Data entries —
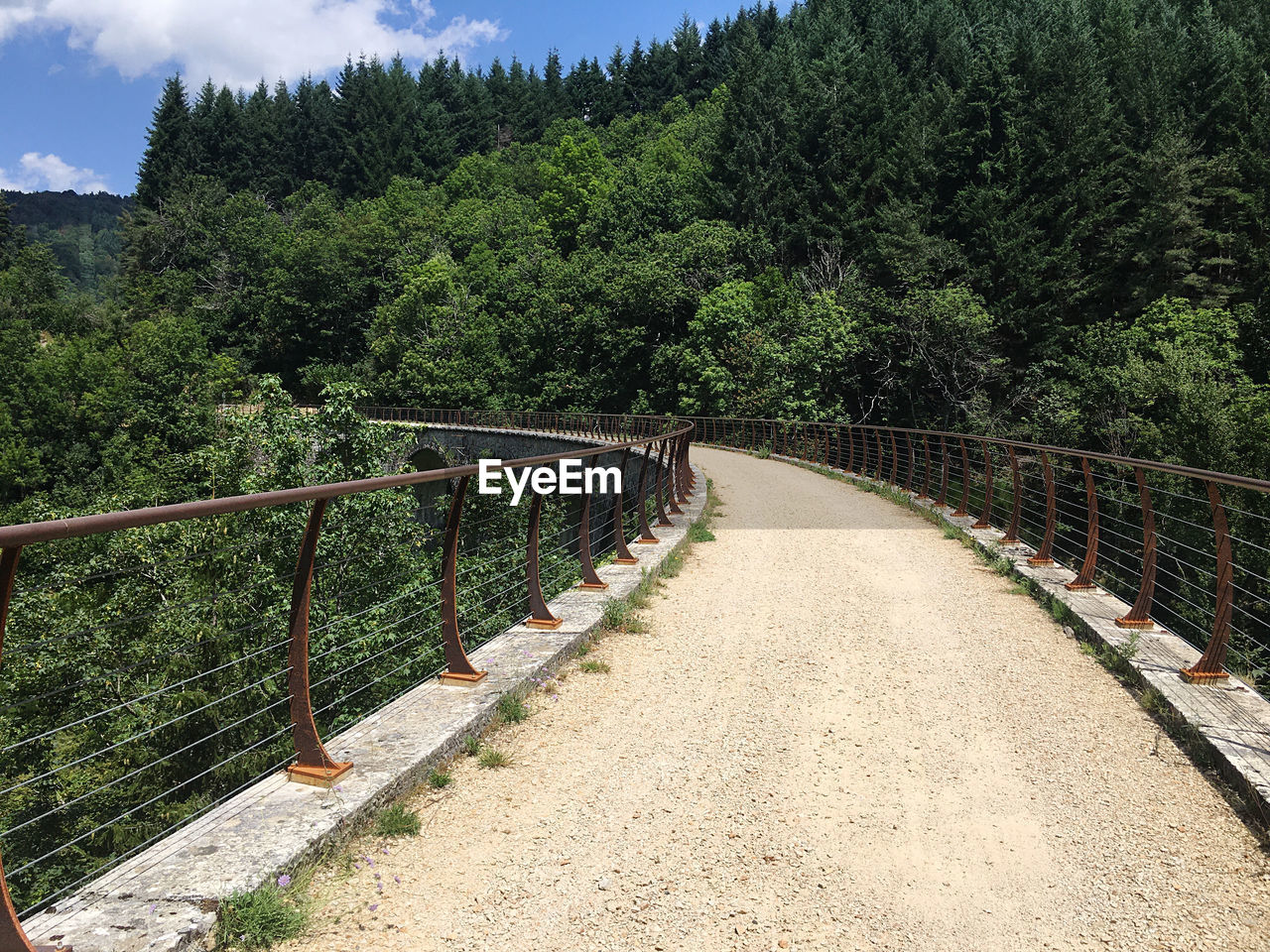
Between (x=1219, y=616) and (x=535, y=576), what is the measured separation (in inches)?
* * *
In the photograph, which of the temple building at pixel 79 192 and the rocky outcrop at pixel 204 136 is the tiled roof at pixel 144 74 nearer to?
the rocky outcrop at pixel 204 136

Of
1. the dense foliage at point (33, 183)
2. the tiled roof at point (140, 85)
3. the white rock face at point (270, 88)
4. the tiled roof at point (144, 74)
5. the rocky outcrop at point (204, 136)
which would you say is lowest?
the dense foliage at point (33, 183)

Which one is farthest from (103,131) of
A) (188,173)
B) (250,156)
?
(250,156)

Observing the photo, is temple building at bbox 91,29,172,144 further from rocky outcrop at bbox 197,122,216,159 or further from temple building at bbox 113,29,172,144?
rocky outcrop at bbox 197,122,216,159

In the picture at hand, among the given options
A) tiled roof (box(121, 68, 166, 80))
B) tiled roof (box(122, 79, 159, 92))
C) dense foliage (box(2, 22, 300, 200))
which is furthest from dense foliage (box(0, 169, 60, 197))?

Instructions for the task — Repeat the lines word for word, starting with the line that contains "Which one is farthest from (103,131) of" and going on through the line that contains "which is furthest".

Answer to this problem —
Which one is farthest from (103,131) of
A) (188,173)
B) (250,156)
?
(250,156)

Observing the photo, is temple building at bbox 91,29,172,144 further from rocky outcrop at bbox 197,122,216,159 or further from temple building at bbox 113,29,172,144?
rocky outcrop at bbox 197,122,216,159

In the picture at hand, among the given options
A) tiled roof (box(121, 68, 166, 80))
B) tiled roof (box(122, 79, 159, 92))
C) dense foliage (box(2, 22, 300, 200))
which is furthest from dense foliage (box(0, 169, 60, 197))?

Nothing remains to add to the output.